THE PROBLEM —
Find the string "taurinus" in the data, then copy every line where it is found.

PROVIDED DATA —
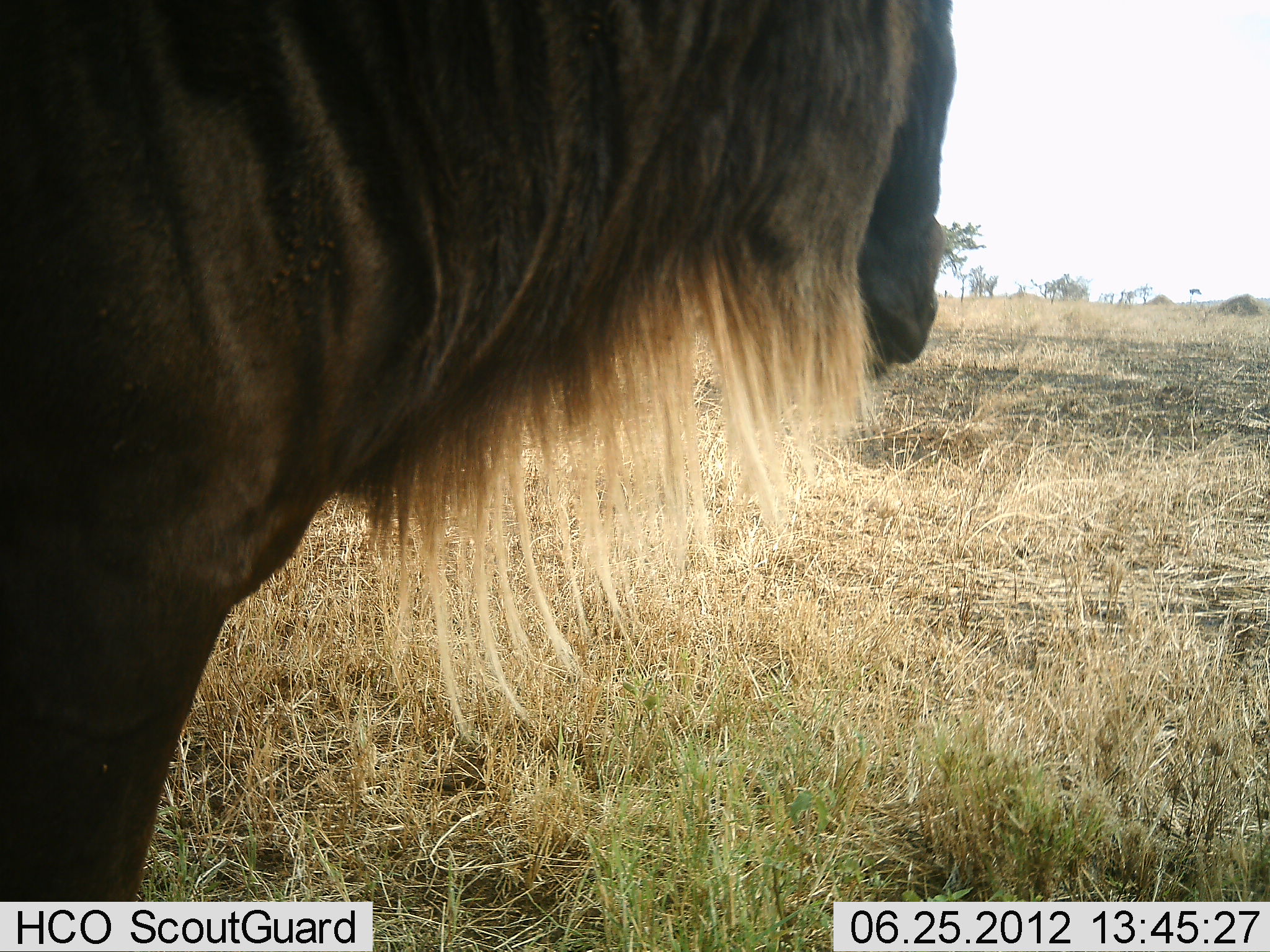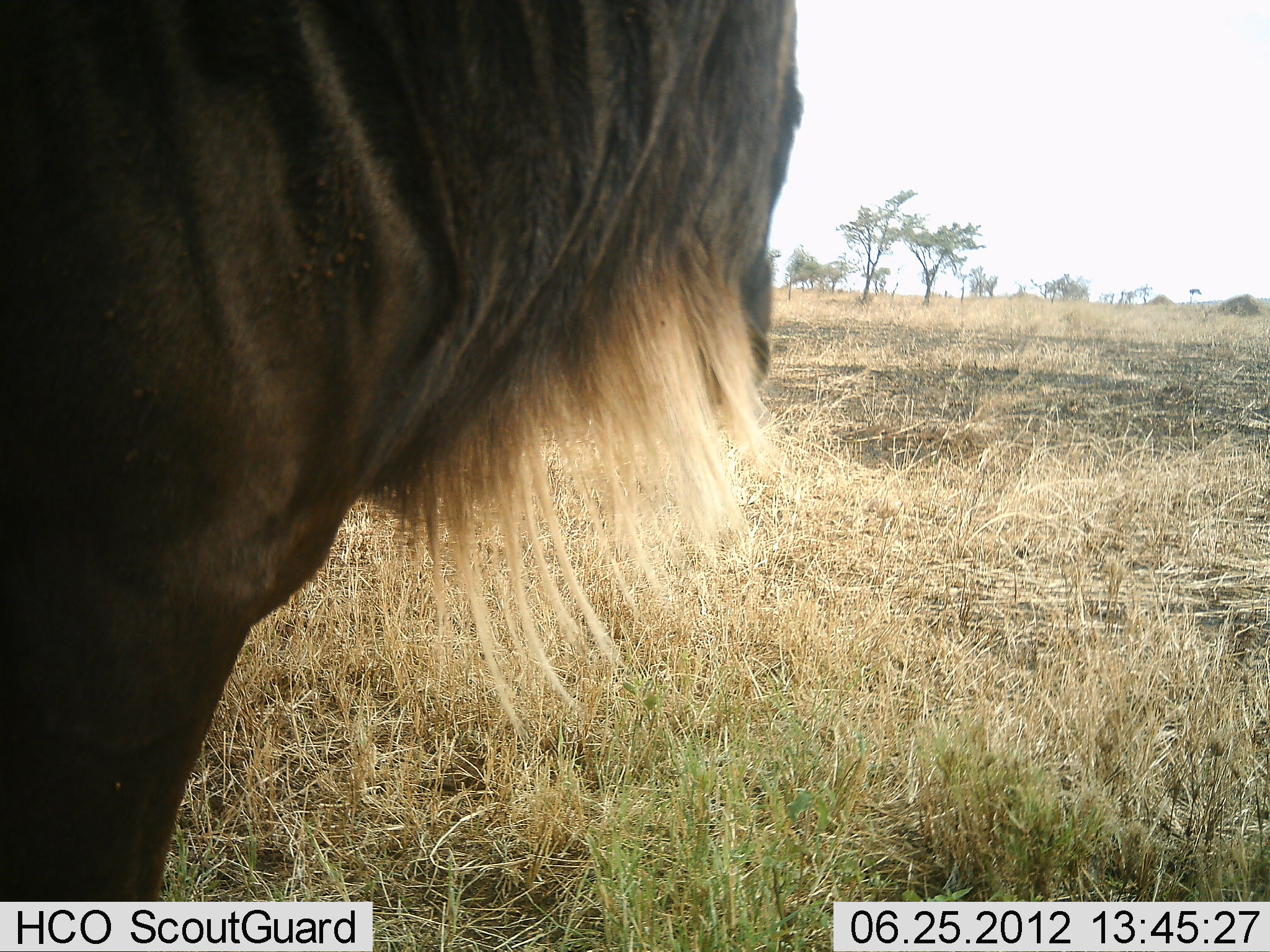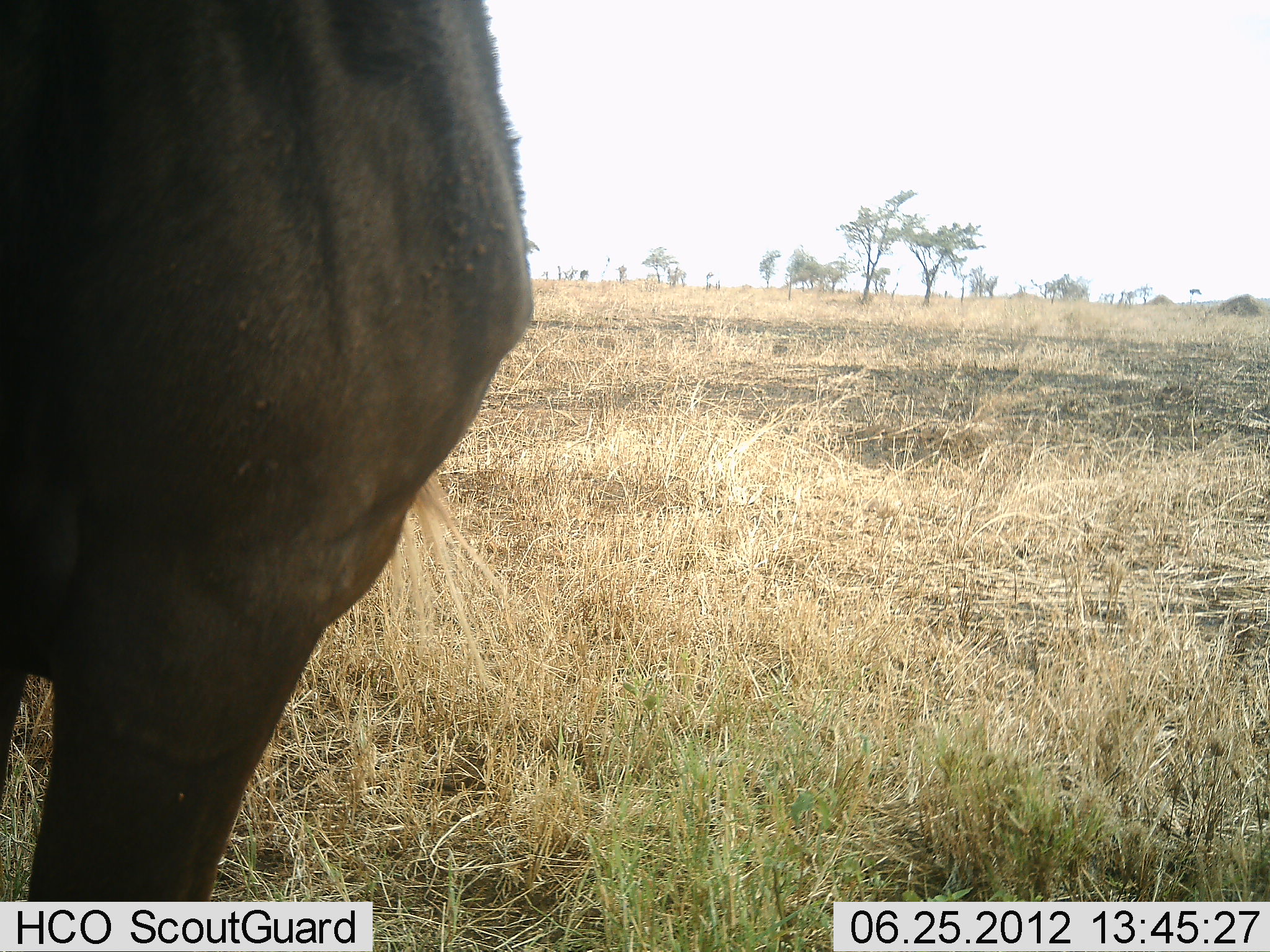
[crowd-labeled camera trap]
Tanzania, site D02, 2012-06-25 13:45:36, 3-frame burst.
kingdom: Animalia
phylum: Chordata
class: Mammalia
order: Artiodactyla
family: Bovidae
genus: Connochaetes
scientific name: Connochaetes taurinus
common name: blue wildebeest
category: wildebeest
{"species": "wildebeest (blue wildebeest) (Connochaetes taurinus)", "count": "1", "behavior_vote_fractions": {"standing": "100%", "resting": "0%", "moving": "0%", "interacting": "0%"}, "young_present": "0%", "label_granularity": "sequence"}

SOLUTION —
scientific name: Connochaetes taurinus
{"species": "wildebeest (blue wildebeest) (Connochaetes taurinus)", "count": "1", "behavior_vote_fractions": {"standing": "100%", "resting": "0%", "moving": "0%", "interacting": "0%"}, "young_present": "0%", "label_granularity": "sequence"}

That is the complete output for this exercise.